Una vez, comenzaron a hacer ciertas llamadas a nuestra casa. Una misteriosa mujer preguntaba por mi papá. Mi mamá atendía esas llamadas y esa mujer le decía groserías y la insultaba.

Cuando mi mamá le comentó a mi papá acerca de esas llamadas, él le dijo: “No vaya a tratar mal a esa señora. Usted sea muy amable con ella y no le diga nada malo, así ella la insulte”.

Una compañera de trabajo de mi mamá (en el trabajo fue donde se conocieron mis papás) le abrió los ojos sobre las andanzas de mi papá y le recomendó estar alerta sobre las salidas y encuentros de él.
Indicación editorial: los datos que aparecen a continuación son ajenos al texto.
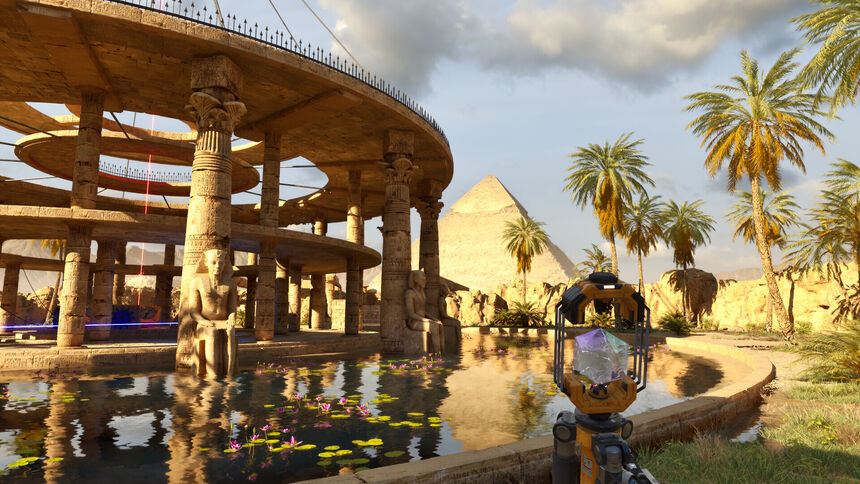 Скриншот 5 к игре The Talos Principle: Reawakened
Un compañero de trabajo de mi papá, quien conocía muy bien los pasos en los que él andaba, llamó un día a mi mamá y la alertó para que estuviera pendiente de mi papá, porque estaba en malos pasos, lo cual hizo que mi mamá decidiera retirarse de trabajar, para dedicarse al cuidado de nosotros y estar más pendiente de mi papá. Esa decisión fue definitiva en la formación moral, ética y espiritual que mi mamá realizó con nosotros, en medio de su sufrimiento.

Un día, ella enfrentó a mi papá acerca de la amante que tenía. Al principio él no aceptó nada, pero después le dijo a mi mamá que así era y comparó a su amante de turno con mi mamá, sacando a relucir las “cualidades” y “virtudes” que ella tenía como amante

(Hace pocos años me enteré, por medio de una prima, que, cuando éramos niños, hicieron una fiesta en la casa de los papás de ella, y mi prima dijo que a ella nunca se le olvidará cuando vio a mi papá en un corredor (hall), ese día, abrazando, besando y manoseando a una secretaria de él. Desde ese momento, mi prima le cogió un fastidio muy grande a mi papá.)